Retype the records below word for word and omit any image.

Stored entries:
-=-=-

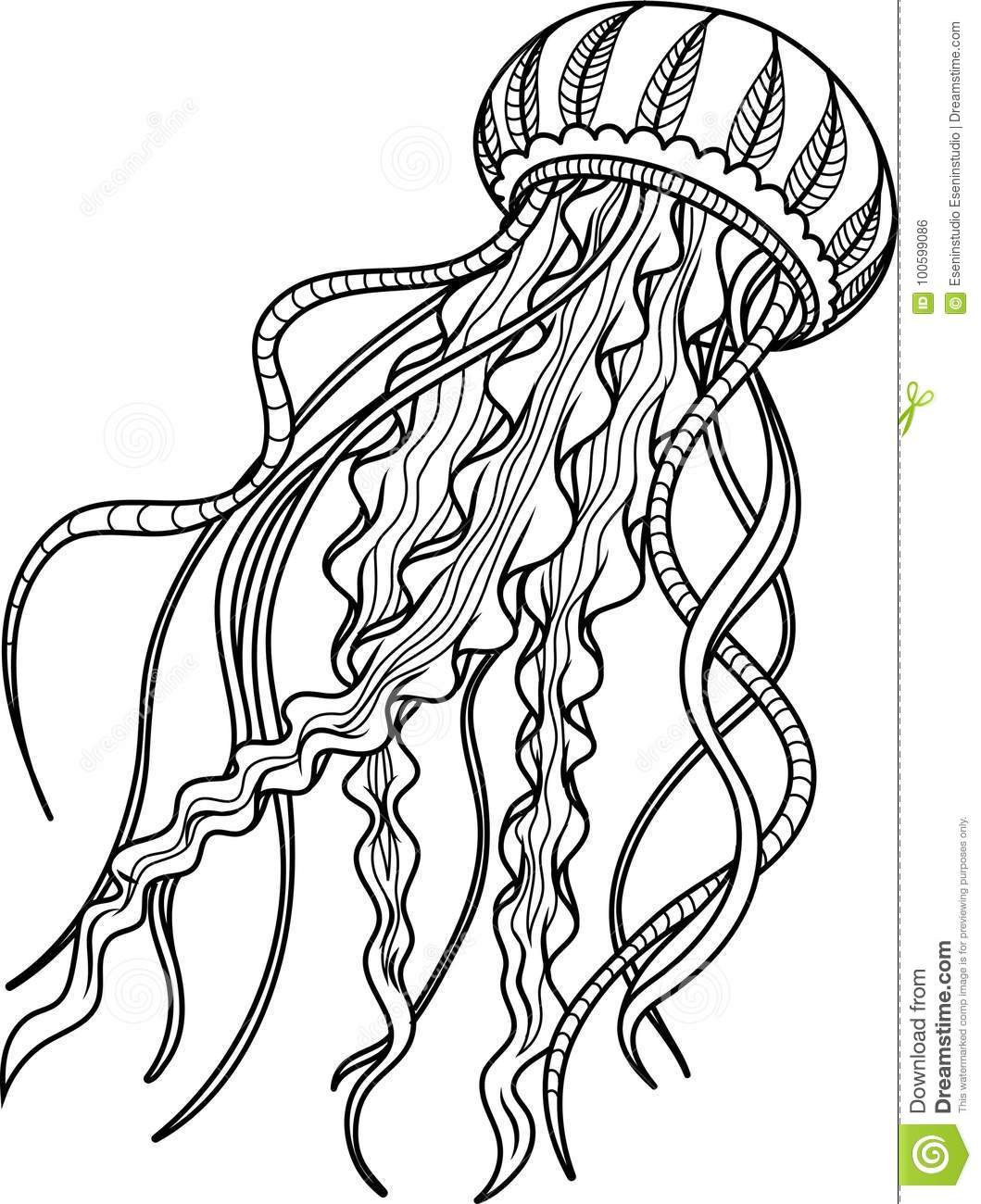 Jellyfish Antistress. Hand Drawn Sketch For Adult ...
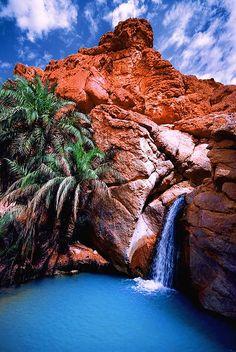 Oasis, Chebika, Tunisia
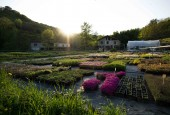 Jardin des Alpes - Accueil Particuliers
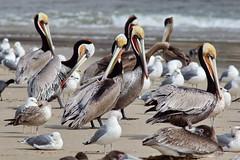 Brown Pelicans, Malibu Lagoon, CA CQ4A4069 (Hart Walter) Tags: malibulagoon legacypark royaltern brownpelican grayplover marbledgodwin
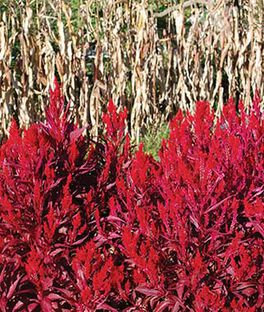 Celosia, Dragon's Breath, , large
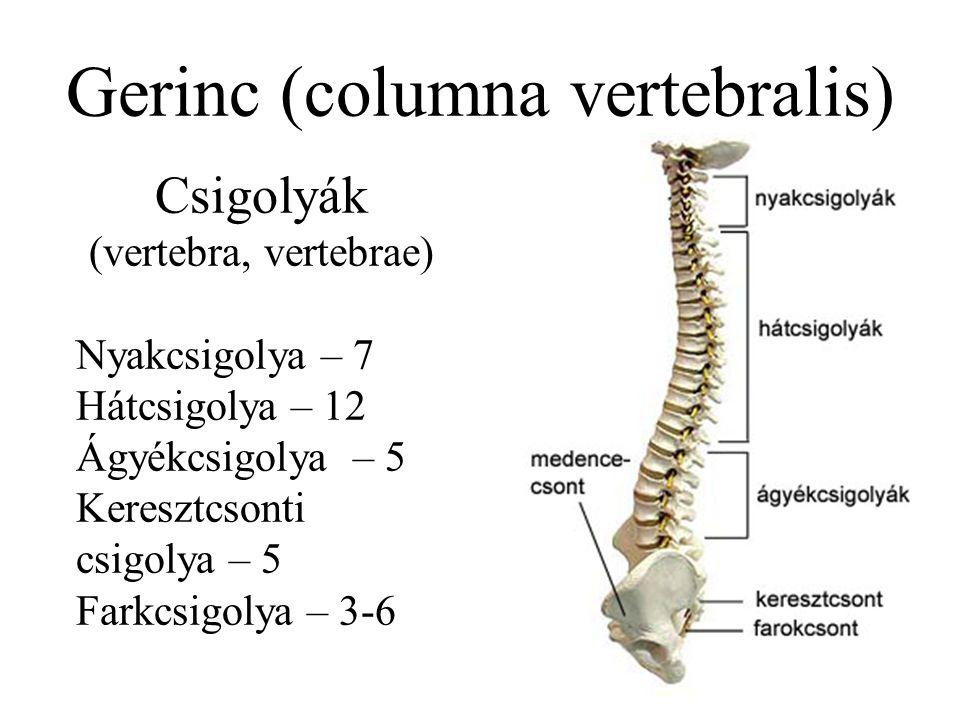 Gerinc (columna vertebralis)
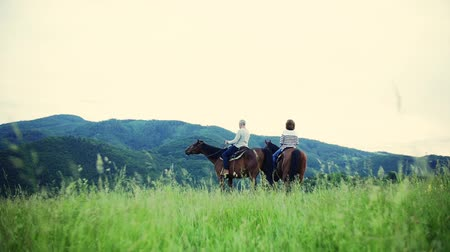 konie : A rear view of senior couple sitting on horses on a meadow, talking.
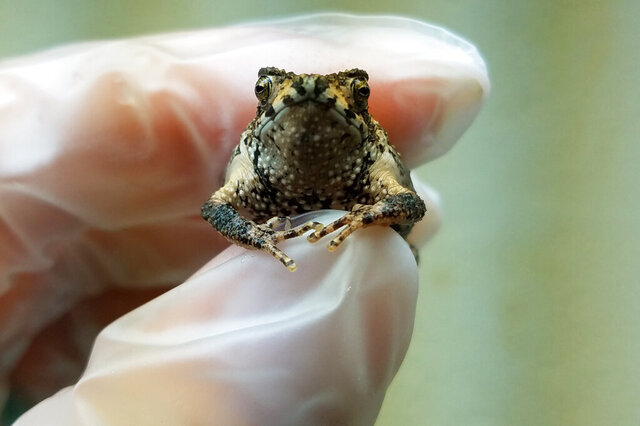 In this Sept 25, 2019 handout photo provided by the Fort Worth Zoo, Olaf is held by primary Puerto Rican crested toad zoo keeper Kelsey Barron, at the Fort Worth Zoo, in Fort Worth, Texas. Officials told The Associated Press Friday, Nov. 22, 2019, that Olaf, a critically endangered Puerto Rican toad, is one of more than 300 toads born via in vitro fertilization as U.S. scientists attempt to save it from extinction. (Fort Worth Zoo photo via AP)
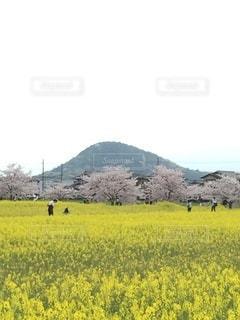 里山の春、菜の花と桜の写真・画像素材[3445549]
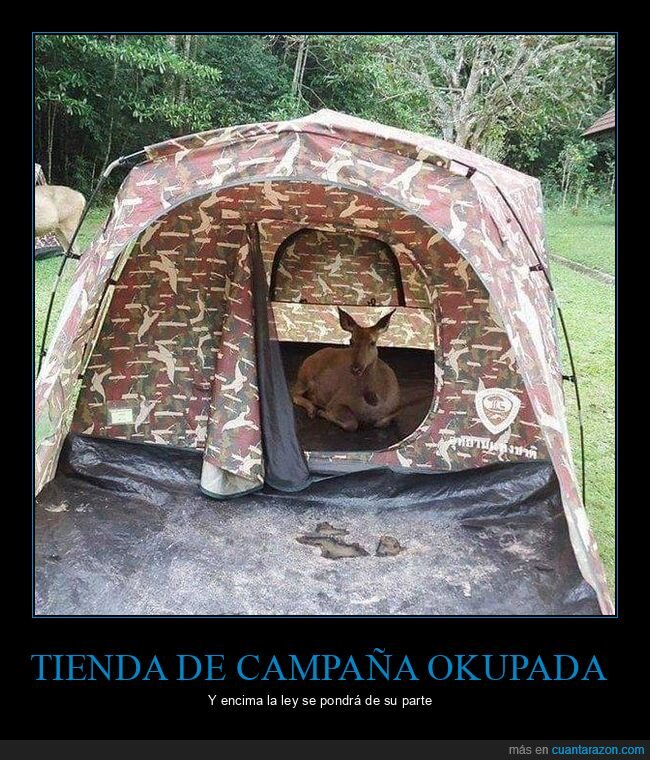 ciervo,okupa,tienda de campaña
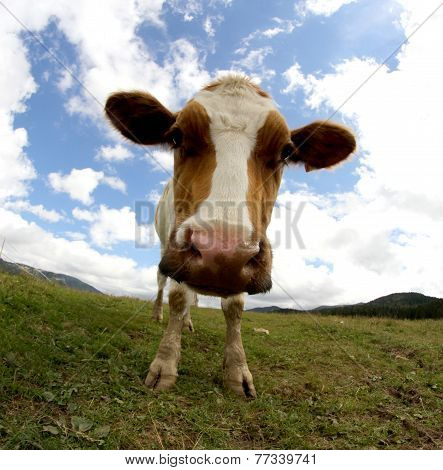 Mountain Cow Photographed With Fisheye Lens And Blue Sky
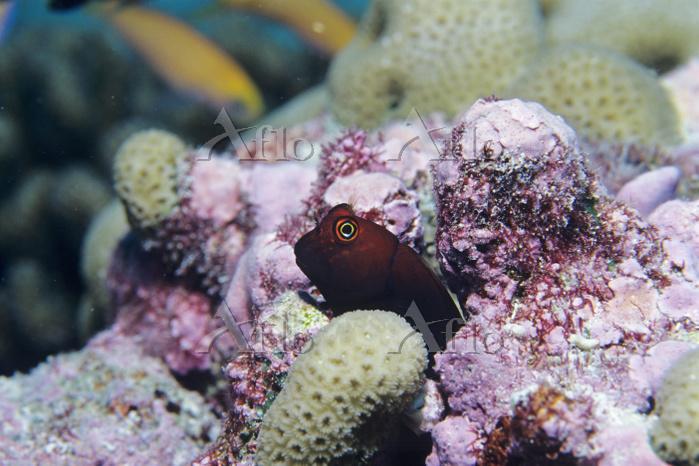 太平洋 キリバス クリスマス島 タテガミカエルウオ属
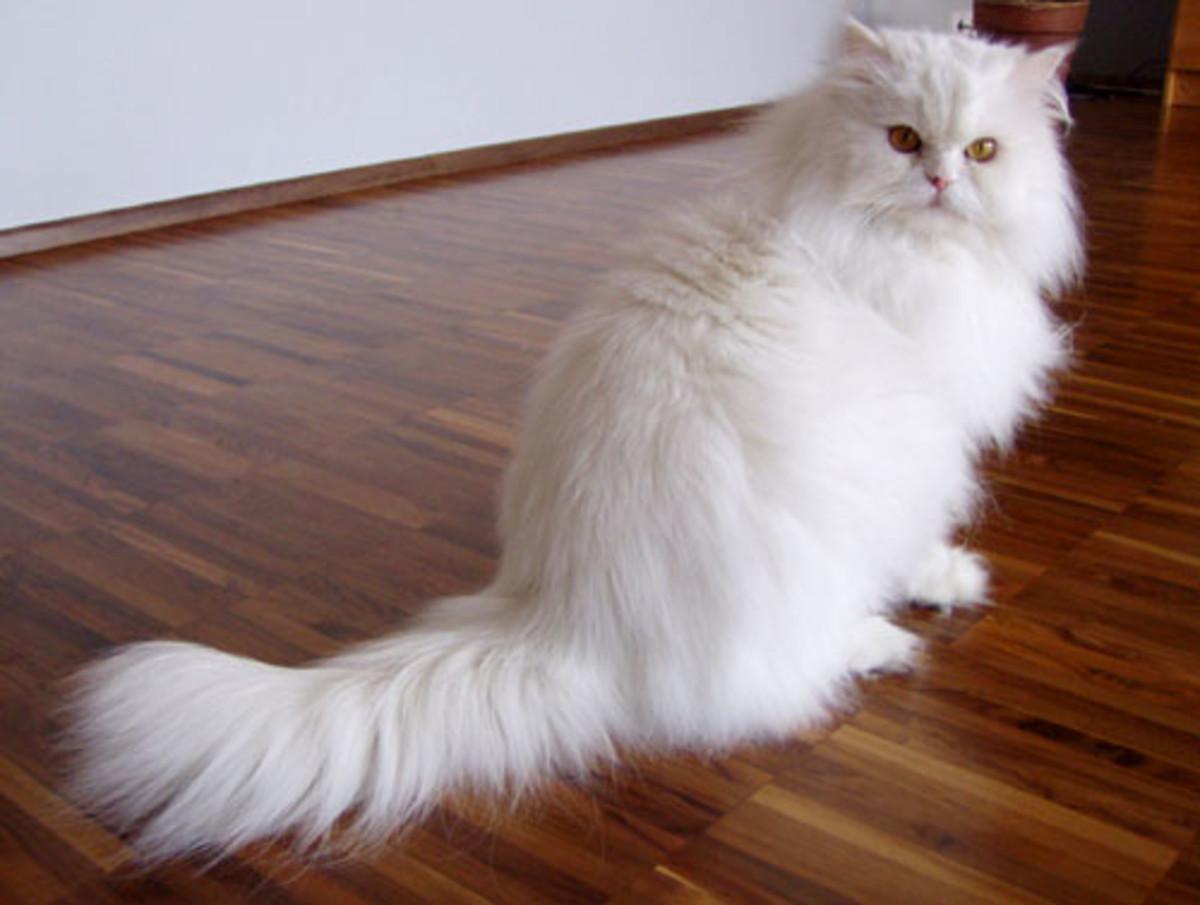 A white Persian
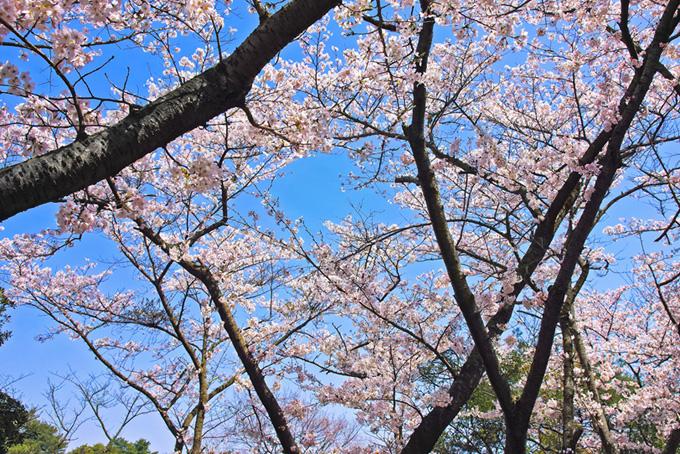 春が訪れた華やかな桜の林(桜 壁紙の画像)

-=-=-

Answer space |
 Jellyfish Antistress. Hand Drawn Sketch For Adult ...
 Oasis, Chebika, Tunisia
 Jardin des Alpes - Accueil Particuliers
 Brown Pelicans, Malibu Lagoon, CA CQ4A4069 (Hart Walter) Tags: malibulagoon legacypark royaltern brownpelican grayplover marbledgodwin
 Celosia, Dragon's Breath, , large
 Gerinc (columna vertebralis)
 konie : A rear view of senior couple sitting on horses on a meadow, talking.
 In this Sept 25, 2019 handout photo provided by the Fort Worth Zoo, Olaf is held by primary Puerto Rican crested toad zoo keeper Kelsey Barron, at the Fort Worth Zoo, in Fort Worth, Texas. Officials told The Associated Press Friday, Nov. 22, 2019, that Olaf, a critically endangered Puerto Rican toad, is one of more than 300 toads born via in vitro fertilization as U.S. scientists attempt to save it from extinction. (Fort Worth Zoo photo via AP)
 里山の春、菜の花と桜の写真・画像素材[3445549]
 ciervo,okupa,tienda de campaña
 Mountain Cow Photographed With Fisheye Lens And Blue Sky
 太平洋 キリバス クリスマス島 タテガミカエルウオ属
 A white Persian
 春が訪れた華やかな桜の林(桜 壁紙の画像)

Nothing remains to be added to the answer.